ABSTRACT
In most bacteriophages, the genome transport across bacterial envelopes is carried out by the tail machinery. In Podoviridae viruses, where the tail is not long enough to traverse the bacterial wall, it has been postulated that viral core proteins are translocated and assembled into a tube within the periplasm. T7 bacteriophage, a member from the Podoviridae family, infects E. coli gram-negative bacteria. Despite extensive studies, the precise mechanism by which this virus translocates its genome remains unknown. Using cryo-electron microscopy, we have resolved the structure two different assemblies of the T7 bacteriophage DNA translocation complex, built by core proteins gp15 and gp16. Gp15 alone forms a partially folded hexamer, which is further assembled by interaction with gp16, resulting in a tubular structure with dimensions compatible with traversing the bacterial envelope and a channel that allows DNA passage. The structure of the gp15-gp16 complex also shows the location in gp16 of a canonical transglycosylase motif essential in the bacterial peptidoglycan layer degradation. Altogether these results allow us to propose a model for the assembly of the core translocation complex in the periplasm, which helps in the understanding at the molecular level of the mechanism involved in the T7 viral DNA release in the bacterial cytoplasm.
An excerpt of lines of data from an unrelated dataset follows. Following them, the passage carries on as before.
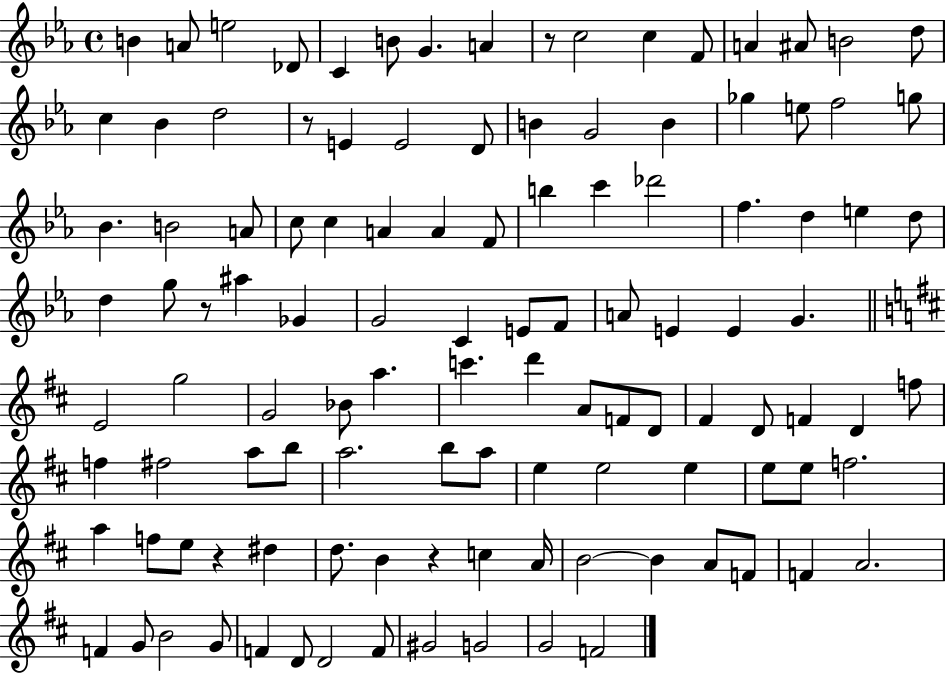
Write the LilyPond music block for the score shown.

{
  \clef treble
  \time 4/4
  \defaultTimeSignature
  \key ees \major
  b'4 a'8 e''2 des'8 | c'4 b'8 g'4. a'4 | r8 c''2 c''4 f'8 | a'4 ais'8 b'2 d''8 | \break c''4 bes'4 d''2 | r8 e'4 e'2 d'8 | b'4 g'2 b'4 | ges''4 e''8 f''2 g''8 | \break bes'4. b'2 a'8 | c''8 c''4 a'4 a'4 f'8 | b''4 c'''4 des'''2 | f''4. d''4 e''4 d''8 | \break d''4 g''8 r8 ais''4 ges'4 | g'2 c'4 e'8 f'8 | a'8 e'4 e'4 g'4. | \bar "||" \break \key b \minor e'2 g''2 | g'2 bes'8 a''4. | c'''4. d'''4 a'8 f'8 d'8 | fis'4 d'8 f'4 d'4 f''8 | \break f''4 fis''2 a''8 b''8 | a''2. b''8 a''8 | e''4 e''2 e''4 | e''8 e''8 f''2. | \break a''4 f''8 e''8 r4 dis''4 | d''8. b'4 r4 c''4 a'16 | b'2~~ b'4 a'8 f'8 | f'4 a'2. | \break f'4 g'8 b'2 g'8 | f'4 d'8 d'2 f'8 | gis'2 g'2 | g'2 f'2 | \break \bar "|."
}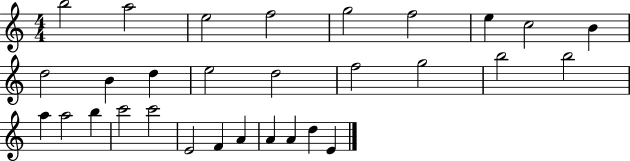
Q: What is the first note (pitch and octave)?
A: B5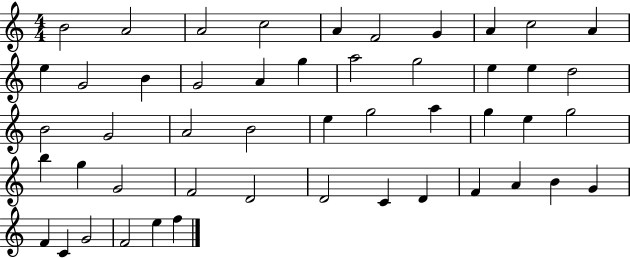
X:1
T:Untitled
M:4/4
L:1/4
K:C
B2 A2 A2 c2 A F2 G A c2 A e G2 B G2 A g a2 g2 e e d2 B2 G2 A2 B2 e g2 a g e g2 b g G2 F2 D2 D2 C D F A B G F C G2 F2 e f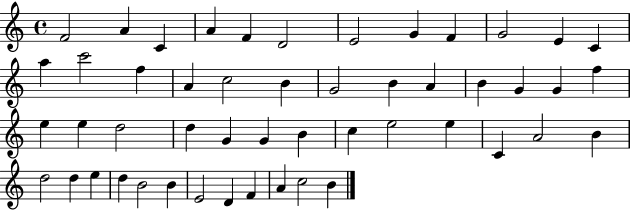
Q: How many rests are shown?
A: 0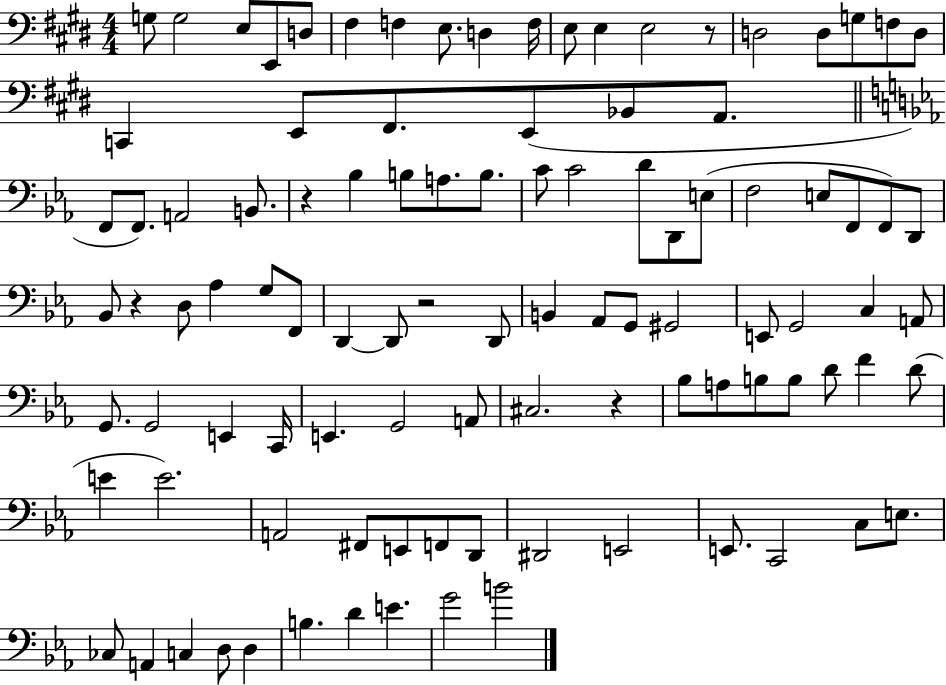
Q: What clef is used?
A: bass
SIGNIFICANCE STATEMENT T7 bacteriophage infects E. coli bacteria. During this process, the DNA transverses the bacterial cell wall, but the precise mechanism used by the virus remains unknown. Previous studies suggested that proteins found inside the viral capsid (core proteins) disassemble and reassemble in the bacterial periplasm to form a DNA translocation channel. In this article we solved by cryo-electron microscopy two different assemblies of the core proteins that reveal the steps followed by them to finally form a tube large enough to traverse the periplasm, as well as the location of the transglycosylase enzyme involved in peptidoglycan degradation. These findings confirm previously postulated hypothesis and make experimentally visible the mechanism of DNA transport trough the bacterial wall.
Competing Interest Statement
The authors have declared no competing interest.